Friday, March 7, 2008

What Lies Beneath: The Authoritarianism Of Global Warming Activism

I'm sure that most who subscribe to the theory of anthropogenic global warming do so with the best of intentions. A lot of people seem pretty sure about it. Besides, with politicians and pundits insisting that the “science is settled,” expressing skepticism has become unpleasant. In the best of cases, the failure to fall in line is greeted with sanctimonious incredulity and, as a norm, with accusations of greed, selfishness, and heresy. That’s the thing about settled science; once you close the book on intellectual discourse you close your mind to other opinions or theories. And then you get the Spanish Inquisition. Or contemporary Iran.
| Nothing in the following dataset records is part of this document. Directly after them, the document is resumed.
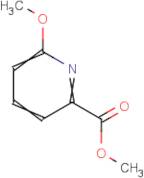 Methyl 6-methoxypicolinate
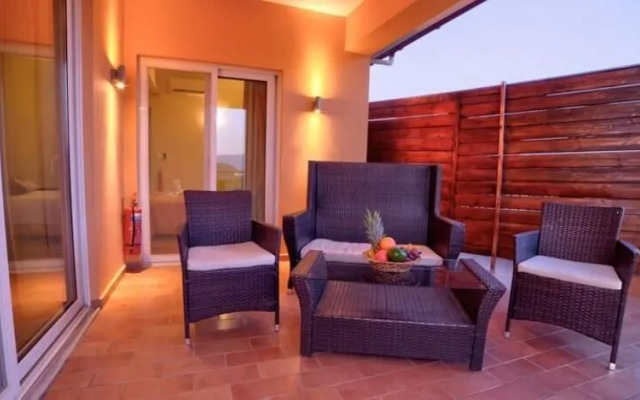 Nafplion, Palamidi Premium Residence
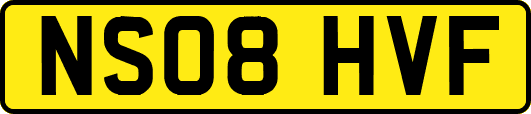 NS08HVF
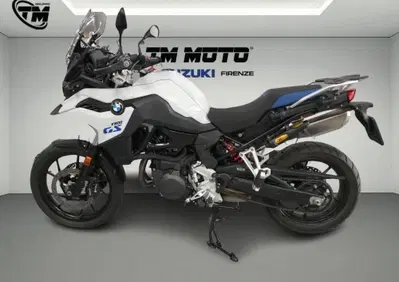 Bmw F 800 GS (2024 - 26) - Annuncio 10088188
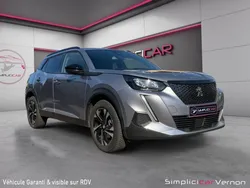 PEUGEOT 2008 II 1.5 BLUE HDI 130 GT EAT Garantie 12 mois Caméra de Recul Carplay Entretien Peugeot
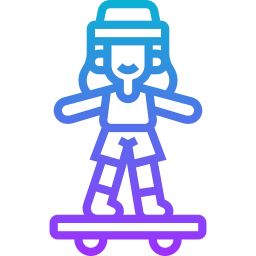 patineta icono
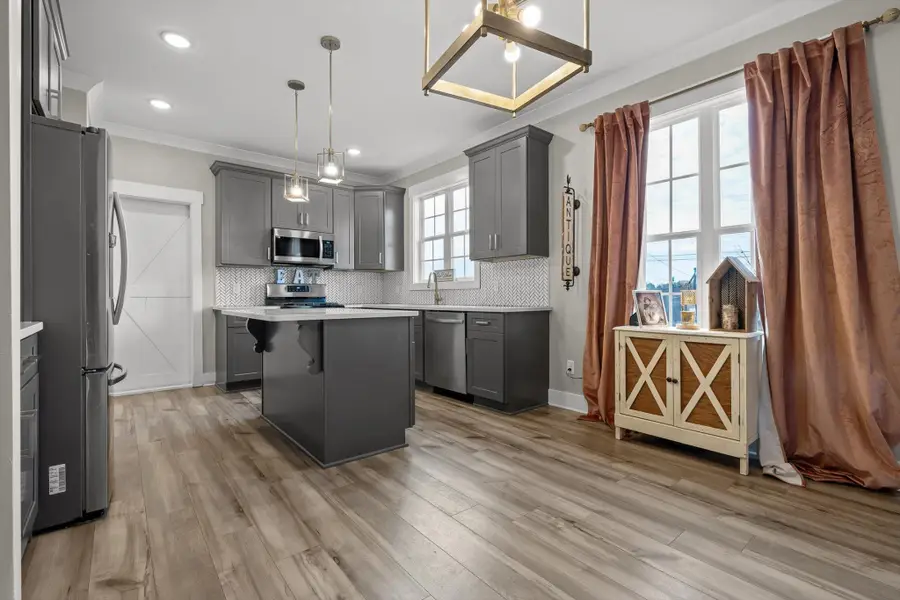 8112 Holly Crest Drive, Chattanooga, TN 37421 - Image #2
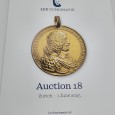 «Leu Numismatik Auction 18»
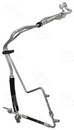 Four Seasons A/C Suction and Liquid Line Hose Assembly 56629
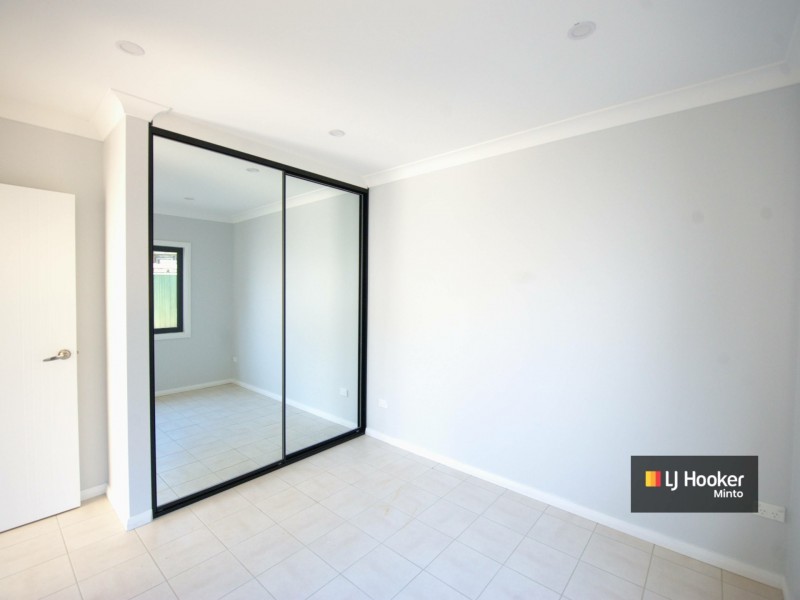 3A Coolabah Place, Macquarie Fields NSW 2564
Well, regardless of the standard, these global warming activists do not have the best of intentions. Authors David Shearman and Joseph Wayne Smith have published a book revealingly titled “The Climate Change Challenge & The Failure of Democracy.” You’ll never guess what the book’s thesis is.

The authors stand with Al Gore and his legion of disciples who see anthropogenic global warming as the greatest crisis to have ever faced humanity. Extinction is where we’re headed if a change isn’t made soon, they insist. Alright, we're still in familiar apocalypse territory. But, hold on, because we’re about to dive face-first into the real crazy.

Shearman argues that the climate change crisis is the most pressing problem facing humanity today and that the modern liberal-democratic state, in light of its “flaws and contradictions,” is not equipped to deal with the threat. But wait, Shearman and Smith have a solution! Since Western liberal democracies – e.g. the “institutions, laws, and the markets and corporations that provide its sustenance” – are not capable of confronting the problem head on, it is incumbent upon rational and progressive citizens to call for the implementation of authoritarian governments to replace our democracies and do what is necessary to fix the AGW problem. I’ll give you a moment to let that sink in. Okay, moment over. Are you shocked? Betrayed?

I have a friend whose husband just cheated on her. When she found out she was understandably devastated and professed to be surprised. But, after a bit of time had passed, she admitted that she wasn’t actually all that shocked. He had always been overly flirty and would sometimes take it too far. This pretty much runs parallel to my reaction to the Shearman book. The anthropogenic global warming movement is cloaked in good intentions but it is difficult to forget Henry Louis Mencken’s words: “The urge to save humanity is almost always only a false-face for the urge to rule it.” Even the "moderate" solutions proposed to deal with AGW involve impracticable levels of economic control by the government and a stranglehold on industry. Although I know that most AGW true-believers are well-meaning, on some level I've always been of the opinion that some of them flirt with authoritarianism far more than is healthy and that it was only a matter of time before they cheated of democracy. Um. Yes. Don't worry, the analogy is over now.

Now for the obligatory caveat: “Of course most global warming activists don’t want to replace our liberal democracies with dictatorships.” But, if nothing else, the Shearman book does us a favour by demonstrating where "solutions" for global warming would take us. Not directly into despotism but certainly on the road towards it. At the end of the day, the science is not settled on anthropogenic global warming and the debate is far from over. But even if climate change proves to be a catastrophic problem for humanity, strangling our economies and plunging the civilized world into dictatorship would be catastrophic too.